> SUPPLIED PASSAGE:
+ + + + + + +

Kyriakos Dourekas (Greek: Κυριάκος Δουρέκας, born 23 May 1963) is the Director of Football at Nottingham Forest F.C.. He also serves on the club's Board of Directors.

Early life 
Dourekas was born on 23 May 1963 in Montreal, Quebec. His career in professional football began in the early 1990s. He first worked as IT manager for Olympiacos F.C., before progressing through to become team coordinator. He then held different management roles before taking on a director position in 2007 – a post he held for 11 years until he left for Nottingham.

Olympiacos F.C. 
Dourekas joined Olympiacos F.C. in 1993 and spent 25 years with the team in various positions with the most recent being Director of Team Operations. During this period, he has experienced multiple successful campaigns, including 19 league championships and 17 seasons in the UEFA Champions League. He worked alongside managers such as former FC Barcelona head coach Ernesto Valverde, recent AS Monaco FC manager Leonardo Jardim, and the current Fulham F.C. boss Marco Silva.

+ + + + + + +

> DATA EXTRACT:

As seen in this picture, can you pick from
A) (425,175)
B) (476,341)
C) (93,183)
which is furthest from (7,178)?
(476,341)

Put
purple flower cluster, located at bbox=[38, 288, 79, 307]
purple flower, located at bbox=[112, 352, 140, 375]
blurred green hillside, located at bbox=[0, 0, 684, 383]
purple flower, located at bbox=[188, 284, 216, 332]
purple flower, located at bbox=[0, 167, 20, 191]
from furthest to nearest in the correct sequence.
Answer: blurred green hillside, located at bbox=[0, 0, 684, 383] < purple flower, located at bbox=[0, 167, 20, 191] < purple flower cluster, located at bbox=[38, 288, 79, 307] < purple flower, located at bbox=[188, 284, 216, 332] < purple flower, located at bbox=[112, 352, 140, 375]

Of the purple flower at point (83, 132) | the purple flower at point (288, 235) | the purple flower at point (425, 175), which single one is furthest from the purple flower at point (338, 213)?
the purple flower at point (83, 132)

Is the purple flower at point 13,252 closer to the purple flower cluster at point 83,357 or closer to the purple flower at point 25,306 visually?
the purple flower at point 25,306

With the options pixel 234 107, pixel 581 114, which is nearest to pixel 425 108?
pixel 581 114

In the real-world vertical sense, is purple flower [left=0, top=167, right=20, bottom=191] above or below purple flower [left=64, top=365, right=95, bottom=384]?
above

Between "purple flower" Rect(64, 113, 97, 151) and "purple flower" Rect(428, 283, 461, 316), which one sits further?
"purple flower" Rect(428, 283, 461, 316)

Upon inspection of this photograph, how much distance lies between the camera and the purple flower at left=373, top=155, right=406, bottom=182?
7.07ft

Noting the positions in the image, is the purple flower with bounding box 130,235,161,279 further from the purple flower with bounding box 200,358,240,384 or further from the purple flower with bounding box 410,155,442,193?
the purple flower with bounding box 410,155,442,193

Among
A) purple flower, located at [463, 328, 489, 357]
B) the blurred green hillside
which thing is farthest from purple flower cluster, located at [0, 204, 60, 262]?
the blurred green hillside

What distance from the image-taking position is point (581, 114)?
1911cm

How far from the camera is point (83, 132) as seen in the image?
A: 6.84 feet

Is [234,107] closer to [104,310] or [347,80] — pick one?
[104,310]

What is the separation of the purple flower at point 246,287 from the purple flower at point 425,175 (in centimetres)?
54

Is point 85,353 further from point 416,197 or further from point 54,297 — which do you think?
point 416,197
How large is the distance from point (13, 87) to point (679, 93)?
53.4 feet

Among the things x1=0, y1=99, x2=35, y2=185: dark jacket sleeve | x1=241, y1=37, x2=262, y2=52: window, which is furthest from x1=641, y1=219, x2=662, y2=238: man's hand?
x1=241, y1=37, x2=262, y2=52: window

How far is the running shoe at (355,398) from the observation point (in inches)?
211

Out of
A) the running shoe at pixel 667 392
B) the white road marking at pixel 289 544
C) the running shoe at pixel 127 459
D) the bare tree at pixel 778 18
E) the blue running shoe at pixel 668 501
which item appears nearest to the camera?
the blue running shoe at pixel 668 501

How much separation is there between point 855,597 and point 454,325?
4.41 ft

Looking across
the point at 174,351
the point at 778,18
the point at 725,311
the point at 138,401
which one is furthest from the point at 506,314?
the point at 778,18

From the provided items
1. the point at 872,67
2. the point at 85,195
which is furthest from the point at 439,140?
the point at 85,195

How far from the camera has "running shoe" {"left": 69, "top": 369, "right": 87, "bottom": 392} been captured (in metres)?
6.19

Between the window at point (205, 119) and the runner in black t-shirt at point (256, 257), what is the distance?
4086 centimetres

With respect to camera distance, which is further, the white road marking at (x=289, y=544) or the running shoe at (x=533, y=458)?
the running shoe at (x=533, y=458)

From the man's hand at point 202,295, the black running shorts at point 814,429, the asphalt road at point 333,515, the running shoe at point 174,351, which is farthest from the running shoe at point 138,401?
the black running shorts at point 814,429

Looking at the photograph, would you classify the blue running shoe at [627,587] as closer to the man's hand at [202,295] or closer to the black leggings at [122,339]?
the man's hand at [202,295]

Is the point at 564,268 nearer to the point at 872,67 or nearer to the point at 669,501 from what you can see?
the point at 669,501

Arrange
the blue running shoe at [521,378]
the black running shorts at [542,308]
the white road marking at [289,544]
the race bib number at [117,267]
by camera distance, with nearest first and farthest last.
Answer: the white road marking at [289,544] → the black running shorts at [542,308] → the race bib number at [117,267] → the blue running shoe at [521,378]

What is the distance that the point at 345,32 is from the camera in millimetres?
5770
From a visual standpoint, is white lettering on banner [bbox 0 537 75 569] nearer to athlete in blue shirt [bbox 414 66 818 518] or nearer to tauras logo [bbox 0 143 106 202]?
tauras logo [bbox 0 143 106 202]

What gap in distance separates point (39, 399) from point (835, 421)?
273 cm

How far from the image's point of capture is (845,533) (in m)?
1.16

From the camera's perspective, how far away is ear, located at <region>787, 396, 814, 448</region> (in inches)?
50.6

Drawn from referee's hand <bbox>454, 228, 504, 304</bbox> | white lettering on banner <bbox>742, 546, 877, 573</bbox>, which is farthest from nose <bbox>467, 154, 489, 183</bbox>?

+ + + + + + +

> WHAT TO DO:
(A) Answer these from the Dourekas profile, one line each, marked the same way:
(i) In what city and province was Dourekas born?
(ii) What was his first job at Olympiacos F.C.?
(iii) What was his most recent position at Olympiacos F.C.?
(B) Name every manager the Dourekas profile says he worked alongside at Olympiacos F.C., with the club each is linked to in the profile.
(C) Turn the paragraph of the Dourekas profile that begins "Dourekas joined Olympiacos F.C. in 1993" into a bulleted list that keeps its main facts.

> RESPONSES:
(A)
(i) Montreal, Quebec
(ii) IT manager
(iii) Director of Team Operations

(B)
- Ernesto Valverde, former FC Barcelona head coach
- Leonardo Jardim, recent AS Monaco FC manager
- Marco Silva, current Fulham F.C. boss

(C)
- Joined Olympiacos F.C. in 1993 and stayed 25 years in various positions
- Most recent position: Director of Team Operations
- Period included 19 league championships and 17 seasons in the UEFA Champions League
- Worked alongside managers Ernesto Valverde (former FC Barcelona head coach), Leonardo Jardim (recent AS Monaco FC manager) and Marco Silva (current Fulham F.C. boss)